Now it's starting to sound like your triangles are coplanar, in which case this isn't true.

Do you only have the four coplanar vertices that make up the quad? Then you'll also need to throw the normals into the U and V matrices (as additional columns) -- at which point we're approaching something very similar to what haeggar suggested.


Each connector region (garea, as I call them [g for golden]) consist of 2 triangles that are both parallel to least one axis (i've noted above that I want them to be parallel to the Z axis, but I guess this limitation is arbitrary but meh just assume parallel to Z).

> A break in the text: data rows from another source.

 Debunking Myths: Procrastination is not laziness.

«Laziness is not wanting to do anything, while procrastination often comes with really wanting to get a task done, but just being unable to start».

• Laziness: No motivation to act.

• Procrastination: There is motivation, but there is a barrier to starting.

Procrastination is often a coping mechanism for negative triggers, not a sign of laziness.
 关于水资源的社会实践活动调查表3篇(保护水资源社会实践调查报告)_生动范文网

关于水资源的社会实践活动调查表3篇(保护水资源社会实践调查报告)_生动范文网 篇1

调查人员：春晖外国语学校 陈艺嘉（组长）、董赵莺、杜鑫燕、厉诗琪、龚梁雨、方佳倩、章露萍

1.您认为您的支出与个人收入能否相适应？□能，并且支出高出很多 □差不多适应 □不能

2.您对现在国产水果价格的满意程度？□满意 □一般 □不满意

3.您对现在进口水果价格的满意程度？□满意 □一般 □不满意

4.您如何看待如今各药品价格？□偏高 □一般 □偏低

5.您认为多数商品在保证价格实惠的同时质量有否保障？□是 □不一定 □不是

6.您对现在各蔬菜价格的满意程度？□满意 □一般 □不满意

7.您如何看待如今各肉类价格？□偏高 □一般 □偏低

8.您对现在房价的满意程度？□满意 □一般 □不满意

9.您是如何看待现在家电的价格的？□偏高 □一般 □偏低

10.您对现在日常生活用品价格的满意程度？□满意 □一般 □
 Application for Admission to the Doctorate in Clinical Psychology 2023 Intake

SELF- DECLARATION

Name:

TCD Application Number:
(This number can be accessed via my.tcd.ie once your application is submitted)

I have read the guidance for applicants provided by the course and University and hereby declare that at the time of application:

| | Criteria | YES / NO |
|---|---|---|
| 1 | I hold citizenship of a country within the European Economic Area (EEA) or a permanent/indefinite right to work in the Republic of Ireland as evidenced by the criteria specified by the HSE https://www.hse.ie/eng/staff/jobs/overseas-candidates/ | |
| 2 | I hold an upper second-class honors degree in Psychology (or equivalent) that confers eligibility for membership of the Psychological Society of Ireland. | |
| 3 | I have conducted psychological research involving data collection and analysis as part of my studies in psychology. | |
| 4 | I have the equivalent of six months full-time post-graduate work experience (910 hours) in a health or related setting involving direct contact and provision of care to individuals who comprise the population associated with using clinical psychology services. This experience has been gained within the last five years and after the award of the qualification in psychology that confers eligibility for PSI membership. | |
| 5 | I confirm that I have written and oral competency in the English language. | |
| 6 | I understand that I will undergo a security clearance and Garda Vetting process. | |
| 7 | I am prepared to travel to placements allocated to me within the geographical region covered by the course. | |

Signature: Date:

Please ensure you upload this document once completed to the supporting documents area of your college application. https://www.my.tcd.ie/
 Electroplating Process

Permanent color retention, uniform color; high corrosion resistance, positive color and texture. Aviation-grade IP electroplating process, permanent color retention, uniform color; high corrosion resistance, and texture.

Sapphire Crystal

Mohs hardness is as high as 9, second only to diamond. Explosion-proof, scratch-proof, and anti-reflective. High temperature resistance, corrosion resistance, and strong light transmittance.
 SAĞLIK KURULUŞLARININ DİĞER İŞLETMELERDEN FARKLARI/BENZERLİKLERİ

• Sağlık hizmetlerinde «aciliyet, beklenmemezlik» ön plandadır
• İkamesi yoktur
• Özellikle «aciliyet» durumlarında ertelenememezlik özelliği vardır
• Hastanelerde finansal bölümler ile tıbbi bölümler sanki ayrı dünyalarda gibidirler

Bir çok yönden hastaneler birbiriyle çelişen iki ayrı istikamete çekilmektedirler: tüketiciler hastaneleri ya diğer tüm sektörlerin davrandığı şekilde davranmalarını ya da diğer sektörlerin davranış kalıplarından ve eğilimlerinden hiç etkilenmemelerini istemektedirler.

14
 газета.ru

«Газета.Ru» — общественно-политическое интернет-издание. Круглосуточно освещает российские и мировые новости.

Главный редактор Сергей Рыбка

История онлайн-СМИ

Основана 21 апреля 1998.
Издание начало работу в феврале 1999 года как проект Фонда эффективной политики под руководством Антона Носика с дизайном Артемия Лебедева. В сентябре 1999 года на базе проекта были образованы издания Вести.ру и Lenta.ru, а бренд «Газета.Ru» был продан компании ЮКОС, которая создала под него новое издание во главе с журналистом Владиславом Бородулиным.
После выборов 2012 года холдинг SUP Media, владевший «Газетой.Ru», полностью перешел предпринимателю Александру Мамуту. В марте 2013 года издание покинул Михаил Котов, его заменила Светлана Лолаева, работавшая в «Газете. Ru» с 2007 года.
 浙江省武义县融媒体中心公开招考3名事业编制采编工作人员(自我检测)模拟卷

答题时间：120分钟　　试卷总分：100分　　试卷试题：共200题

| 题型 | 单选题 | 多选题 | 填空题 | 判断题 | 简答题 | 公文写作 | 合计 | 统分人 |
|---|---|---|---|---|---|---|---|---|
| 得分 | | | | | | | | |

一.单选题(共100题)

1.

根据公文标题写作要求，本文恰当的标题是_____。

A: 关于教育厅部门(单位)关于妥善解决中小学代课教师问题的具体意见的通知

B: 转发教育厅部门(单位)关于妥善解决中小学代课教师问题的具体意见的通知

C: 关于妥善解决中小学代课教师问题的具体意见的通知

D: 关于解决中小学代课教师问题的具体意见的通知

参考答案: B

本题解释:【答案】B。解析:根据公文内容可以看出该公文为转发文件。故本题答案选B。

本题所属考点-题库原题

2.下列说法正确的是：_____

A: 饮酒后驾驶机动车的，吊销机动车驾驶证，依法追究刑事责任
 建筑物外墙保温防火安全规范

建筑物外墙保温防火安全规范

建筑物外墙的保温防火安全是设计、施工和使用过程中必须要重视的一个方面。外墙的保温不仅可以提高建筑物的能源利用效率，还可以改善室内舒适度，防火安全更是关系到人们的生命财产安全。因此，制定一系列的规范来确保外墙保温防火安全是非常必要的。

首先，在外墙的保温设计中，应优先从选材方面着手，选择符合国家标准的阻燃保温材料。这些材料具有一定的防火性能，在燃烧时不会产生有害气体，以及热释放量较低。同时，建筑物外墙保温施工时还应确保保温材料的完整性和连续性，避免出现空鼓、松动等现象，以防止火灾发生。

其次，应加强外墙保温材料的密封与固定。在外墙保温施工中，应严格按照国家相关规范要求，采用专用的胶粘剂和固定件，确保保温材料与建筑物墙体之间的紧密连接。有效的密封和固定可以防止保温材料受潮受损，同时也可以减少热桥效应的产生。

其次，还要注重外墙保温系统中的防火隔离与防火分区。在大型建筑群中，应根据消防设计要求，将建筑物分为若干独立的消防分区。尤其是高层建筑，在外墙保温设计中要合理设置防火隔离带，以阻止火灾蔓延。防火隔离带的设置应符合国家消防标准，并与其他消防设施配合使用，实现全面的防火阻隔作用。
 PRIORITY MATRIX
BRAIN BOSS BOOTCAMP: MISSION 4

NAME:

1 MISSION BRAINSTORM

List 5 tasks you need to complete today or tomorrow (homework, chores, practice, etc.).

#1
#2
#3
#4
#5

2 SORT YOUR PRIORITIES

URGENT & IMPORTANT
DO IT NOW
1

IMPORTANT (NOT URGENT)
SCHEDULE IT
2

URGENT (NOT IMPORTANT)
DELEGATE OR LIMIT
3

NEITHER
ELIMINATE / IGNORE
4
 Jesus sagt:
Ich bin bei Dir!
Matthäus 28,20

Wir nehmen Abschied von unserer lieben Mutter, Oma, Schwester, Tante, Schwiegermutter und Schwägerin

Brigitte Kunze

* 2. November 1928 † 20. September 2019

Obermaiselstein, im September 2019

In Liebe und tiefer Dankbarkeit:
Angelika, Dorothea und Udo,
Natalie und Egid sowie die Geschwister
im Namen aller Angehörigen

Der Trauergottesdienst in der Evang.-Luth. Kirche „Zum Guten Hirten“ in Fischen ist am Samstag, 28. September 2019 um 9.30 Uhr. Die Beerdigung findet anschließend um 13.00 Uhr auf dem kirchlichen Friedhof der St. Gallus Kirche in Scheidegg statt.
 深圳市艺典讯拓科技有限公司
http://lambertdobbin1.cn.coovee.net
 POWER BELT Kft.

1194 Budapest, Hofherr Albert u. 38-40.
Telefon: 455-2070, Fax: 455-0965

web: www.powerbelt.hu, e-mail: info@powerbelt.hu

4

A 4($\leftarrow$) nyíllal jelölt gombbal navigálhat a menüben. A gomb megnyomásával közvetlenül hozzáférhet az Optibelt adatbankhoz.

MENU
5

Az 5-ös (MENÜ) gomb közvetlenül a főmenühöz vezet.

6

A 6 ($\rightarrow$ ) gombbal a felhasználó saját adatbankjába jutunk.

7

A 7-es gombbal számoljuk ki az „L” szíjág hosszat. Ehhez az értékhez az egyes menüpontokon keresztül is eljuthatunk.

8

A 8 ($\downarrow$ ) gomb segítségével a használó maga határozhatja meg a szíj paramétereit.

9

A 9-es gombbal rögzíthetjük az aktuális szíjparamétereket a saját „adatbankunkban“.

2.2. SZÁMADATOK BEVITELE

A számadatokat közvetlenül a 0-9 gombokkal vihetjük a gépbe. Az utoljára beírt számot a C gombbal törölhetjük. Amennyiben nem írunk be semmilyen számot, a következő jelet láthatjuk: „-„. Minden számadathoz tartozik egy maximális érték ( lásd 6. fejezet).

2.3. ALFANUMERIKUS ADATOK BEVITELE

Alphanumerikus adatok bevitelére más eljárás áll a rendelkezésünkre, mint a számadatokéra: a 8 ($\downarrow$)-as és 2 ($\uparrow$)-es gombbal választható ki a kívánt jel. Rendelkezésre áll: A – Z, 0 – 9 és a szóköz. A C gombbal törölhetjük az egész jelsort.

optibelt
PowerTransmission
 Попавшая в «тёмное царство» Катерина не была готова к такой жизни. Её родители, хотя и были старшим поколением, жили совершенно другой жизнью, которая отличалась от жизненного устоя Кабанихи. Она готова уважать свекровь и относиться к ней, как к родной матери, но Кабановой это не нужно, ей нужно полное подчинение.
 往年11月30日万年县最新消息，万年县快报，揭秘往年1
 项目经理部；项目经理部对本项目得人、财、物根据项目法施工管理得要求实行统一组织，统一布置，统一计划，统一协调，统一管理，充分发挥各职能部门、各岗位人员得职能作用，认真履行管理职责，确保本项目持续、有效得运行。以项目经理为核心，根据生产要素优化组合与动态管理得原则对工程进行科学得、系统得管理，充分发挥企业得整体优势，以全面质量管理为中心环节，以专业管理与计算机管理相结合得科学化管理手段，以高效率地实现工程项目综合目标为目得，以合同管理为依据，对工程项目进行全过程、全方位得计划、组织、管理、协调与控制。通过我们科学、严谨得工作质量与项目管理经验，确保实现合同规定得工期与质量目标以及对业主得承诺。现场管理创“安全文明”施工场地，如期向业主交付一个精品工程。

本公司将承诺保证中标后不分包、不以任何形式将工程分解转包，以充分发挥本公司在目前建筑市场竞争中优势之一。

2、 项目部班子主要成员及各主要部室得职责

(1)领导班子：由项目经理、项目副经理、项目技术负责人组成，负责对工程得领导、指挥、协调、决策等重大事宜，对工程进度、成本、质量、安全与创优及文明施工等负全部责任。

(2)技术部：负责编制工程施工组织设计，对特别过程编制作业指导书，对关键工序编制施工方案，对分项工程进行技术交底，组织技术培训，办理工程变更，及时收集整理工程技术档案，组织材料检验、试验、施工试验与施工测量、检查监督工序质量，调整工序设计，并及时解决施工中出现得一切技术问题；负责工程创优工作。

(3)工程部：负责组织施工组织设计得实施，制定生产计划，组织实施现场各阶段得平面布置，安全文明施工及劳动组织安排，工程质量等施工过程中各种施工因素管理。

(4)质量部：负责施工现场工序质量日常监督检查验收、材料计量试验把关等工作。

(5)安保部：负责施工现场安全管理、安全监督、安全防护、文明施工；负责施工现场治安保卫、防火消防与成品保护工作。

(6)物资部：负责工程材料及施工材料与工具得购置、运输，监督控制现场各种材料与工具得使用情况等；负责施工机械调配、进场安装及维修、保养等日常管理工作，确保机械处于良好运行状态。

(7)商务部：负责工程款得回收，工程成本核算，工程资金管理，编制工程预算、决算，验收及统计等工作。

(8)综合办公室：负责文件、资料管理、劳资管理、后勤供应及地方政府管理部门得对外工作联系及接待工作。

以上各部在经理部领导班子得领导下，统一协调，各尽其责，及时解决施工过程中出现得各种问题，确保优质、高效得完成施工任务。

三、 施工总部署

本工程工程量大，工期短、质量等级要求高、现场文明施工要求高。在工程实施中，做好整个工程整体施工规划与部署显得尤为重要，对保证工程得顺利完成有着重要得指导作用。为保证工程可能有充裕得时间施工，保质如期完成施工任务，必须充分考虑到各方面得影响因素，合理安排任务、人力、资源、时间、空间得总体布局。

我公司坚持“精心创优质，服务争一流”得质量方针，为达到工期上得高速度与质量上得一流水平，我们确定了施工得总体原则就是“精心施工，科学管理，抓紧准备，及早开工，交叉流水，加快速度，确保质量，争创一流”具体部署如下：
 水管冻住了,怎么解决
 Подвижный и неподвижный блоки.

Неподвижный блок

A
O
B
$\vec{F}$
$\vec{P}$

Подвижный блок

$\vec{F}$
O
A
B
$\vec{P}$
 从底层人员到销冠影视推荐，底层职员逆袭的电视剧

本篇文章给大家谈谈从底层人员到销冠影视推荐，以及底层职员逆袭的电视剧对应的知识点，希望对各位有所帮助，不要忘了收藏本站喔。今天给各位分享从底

So yes, the triangles and the verts are all coplanar since they like along the same plane. However, Each connector region as you call it, may not be "coplanar"

So yes, the triangles and the verts are all coplanar since they like along the same plane. However, Each connector region as you call it, may not be "coplanar"


I'm sorry; I don't understand. At any rate, you'll know if you have a problem if, when you try to do the matrix inversion, you find out that the matrix is singular.